Aptamers refer to nucleic acids (DNA, RNA, and PNA) having an ability to bind to a specific material. Binding target materials (hereinafter, also referred to as “target material) of the aptamers include a wide variety of materials, for example, biomolecules such as proteins, hormones, and peptides; artificial molecules such as agricultural chemicals; and small molecules such as potassium ions. Therefore, a target material contained in a specimen can be quantitatively measured by detecting a bond between an aptamer and the target material. In addition, a sensor which specifically responds to a target material can be constructed by extracting a bond between an aptamer and the target material as an electric signal.
When a target material is detected using an aptamer, there are advantageous effects in that, for example, an aptamer is easily handled during solution exchange or the like, and a large number of aptamers are easily handled at the same time. Therefore, there are cases where an aptamer may be used while being held on a solid body (for example, Patent Documents 1 and 2 and Non-Patent Documents 1 to 4).
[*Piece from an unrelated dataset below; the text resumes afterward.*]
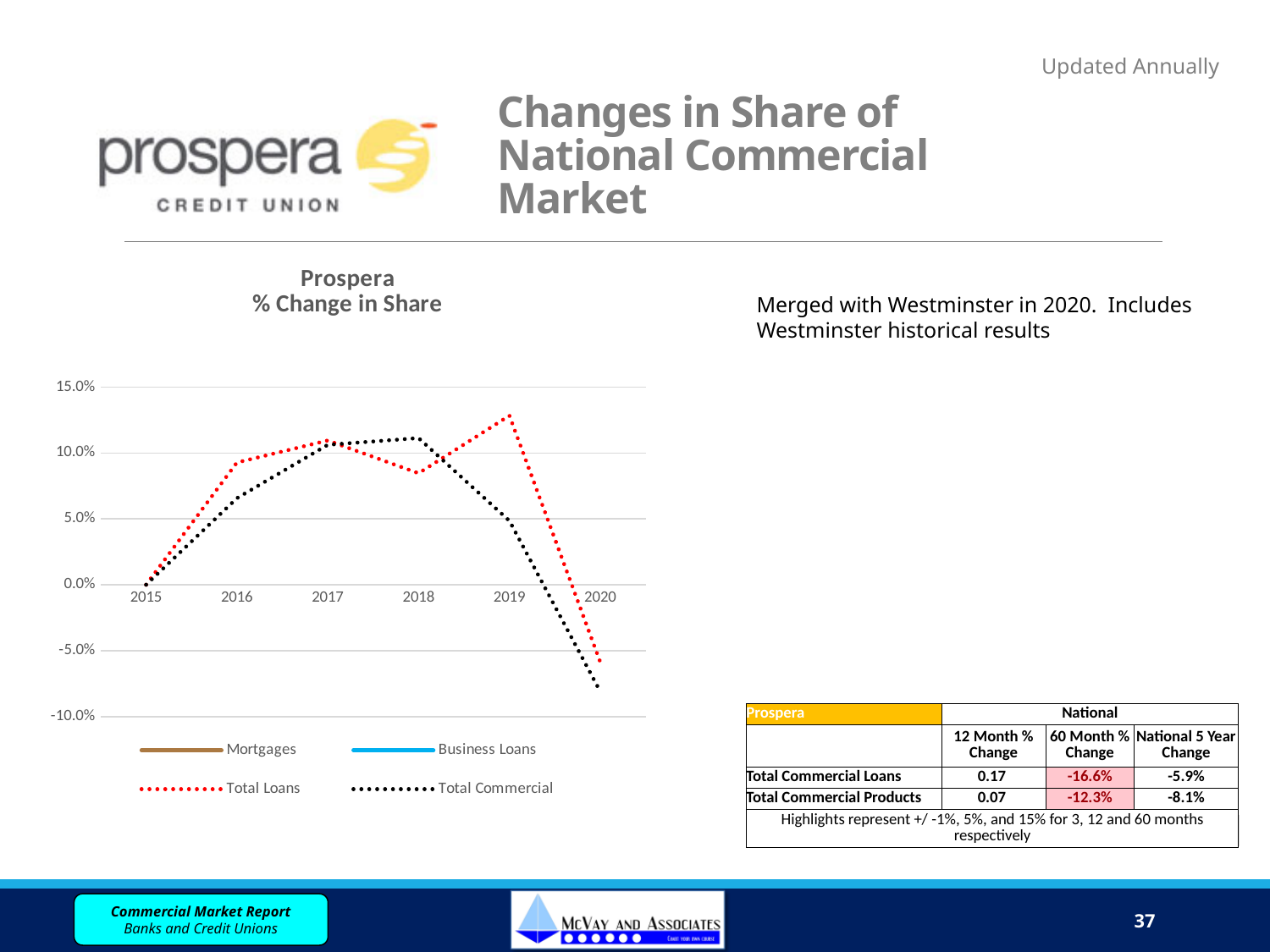
In which year is the Total Loans series at its highest? 2019 Is the Total Commercial value for 2020 greater or less than -5.0%? less What kind of chart is shown on the slide? line chart In 2019, which is larger: Total Loans or Total Commercial? Total Loans How many series does the chart legend list? 4 Is the Total Loans value for 2020 greater or less than 0.0%? less Is the Total Loans value for 2016 greater or less than 5.0%? greater Do the Total Loans and Total Commercial series rise or fall from 2019 to 2020? fall How many years are shown on the x axis of the chart? 6 In which year is the Total Commercial series at its lowest? 2020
For example, Non-Patent Documents 1 and 2 disclose sensors in which aptamers 101 and 121 labeled with methylene blues, which are electrode reactants 103 and 113, are fixed on electrodes 104 and 114 (FIGS. 1(a) to 1(d)). Using a bond with a target material (a target material 107 such as thrombin or a cocaine 127), these sensors detect conformational changes occurring in the aptamers 101 and 121 as changes in distance between the electrodes 104 and 114 and the electrode reactants 103 and 113, that is, as changes in the reaction currents of the electrode reactants 103 and 113. However, as clearly seen from a schematic diagram of FIG. 1, the pattern and amount of a conformational change of an aptamer caused by a bond with a target material vary depending on aptamers. That is, as illustrated in FIG. 1(c), after a conformational change of the aptamer 121, the electrode reactant 113 may be separated from the electrode 114. On the other hand, as illustrated in FIG. 1(d), after a conformational change of the aptamer 121, the electrode reactant 113 may approach the electrode 114. Therefore, when a distance between a labeling material and an electrode is greatly changed by chance and is used in a sensor with a method disclosed in Non-Patent Documents 1 and 2, an aptamer capable of obtaining a sufficient signal change becomes limited. That is, the techniques of Non-Patent Documents 1 and 2 have a room for improvement in terms of detection accuracy.
Patent Document 1 discloses a technique in which a mechanism for detecting the existence of a target material is improved. That is, Patent Document 1 discloses an aptamer sensor using the aptamer 101 and a complementary strand 102 thereof as illustrated in FIG. 2. According to Patent Document 1, the existence of a target material can be detected according to the following mechanism. That is, in the aptamer sensor, the aptamer 101 and the complementary strand 102 form complementary base pairs to form a double-stranded nucleic acid region (double strand-forming site 105) (FIG. 2(a)) in the absence of the target material. In this double-stranded nucleic acid region, when the target material 107 exists, the formation of the complementary base pairs is dissociated and eliminated (FIG. 2(b)) by the aptamer 101 and the target material 107 binding to each other. By detecting changes in physical and chemical properties caused by the dissociation, the target material is detected. For example, Patent Document 1 discloses that the existence of a target material can be detected by detecting the separation of the complementary strand 102 having the electrode reactant 103 from the electrode 104 (surface plasmon resonance sensor substrate).